Григорьев, стискивая виски, заговорил с торопливым сопротивлением:
- А вы думаете, я и сейчас уверен в абсолютной истине? Я в отчаянье! Людям нужна вода. Ее требуют. Но - какой ценой? Где "быть"! Где "не быть"? Где гибель? Где спасение? Демагогия слова стала мерзкой! Погрязли в обещаниях и лжи! Нас обманывают, водят за нос, шантажируют, а мы - не наука, а политика умиротворения хищника! Знаете, кто хищник? Чиновники из Совета Министров! Проектировщики от ведомств! Лживые администраторы! Политика Мюнхена. Сегодня мы, ученые, разрешаем губить Байкал, Волгу и Днепр, завтра - поворачивать вспять северные реки, послезавтра - вырубить весь кедр, всю тайгу для выполнения мифического плана. А потом? Тьма, конец. Не земля, а лысая круглая пустыня. Но что делать? Как противостоять? Я не знаю, голубчик, не знаю. Я потерял ориентиры… Как жить?..

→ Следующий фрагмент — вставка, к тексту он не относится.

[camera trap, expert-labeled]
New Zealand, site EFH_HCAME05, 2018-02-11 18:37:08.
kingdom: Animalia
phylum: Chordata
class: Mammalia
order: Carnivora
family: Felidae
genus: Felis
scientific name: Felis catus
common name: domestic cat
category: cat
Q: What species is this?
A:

Он отнял руки от висков и с жалким бунтом интеллигентного человека, доведенного до исступления, ударил бессильными кулачками по краю стола, отчего седые волосы разрушенной прически упали на лоб беспомощным завитком, своей снежной чистотой покорно и обидно показывая слабость человеческой воли перед вседержительным напором административной власти. Он, Григорьев, был довольно-таки славен в научном мире, но периодическая податливость могучим инстанциям в Академии наук, нестойкость его и вместе тактическая глухота к сверхактивным доводам безудержных сил, неукоснительно озабоченных стратегическими государственными интересами, - всю эту неоднородность Дроздов связывал с осложненной биографией старика, принужденного в сороковых годах несколько лет прожить ссыльным в казахстанских степях, вдали от науки. Связывал он с этим и его непоследовательную порывистость - от сопротивления к безразличию, и запоздалое возвращение в академики, и "голубую кровь", а в сущности разрушительную его нетвердость, которая раздражала особенно, и Дроздов сказал:
- Вы спрашиваете, что делать? Я уверен, Федор Алексеевич, что к гибели человечества ведет не зло, а доброта и беззубость.
- То е-есть? - протяжно выговорил Григорьев и отшатнулся в кресле. - Бога - на свалку, сатану - в кресло. Да здравствуют саблевидные, зубы и костистые кулаки? Утверждать истину дроблением носов и челюстей? Аргументировать скуловоротами? Я растерян от ваших слов… Как это должно понимать, Игорь Мстиславович?
- Так точно, - ответил по-армейски Дроздов с опьяняющей решительностью. - Только так. Если мы хотим немного уважать науку. И чуть-чуть себя. Посылать всех хищников, прожектеров и дуроломов из министерств и управлений подальше!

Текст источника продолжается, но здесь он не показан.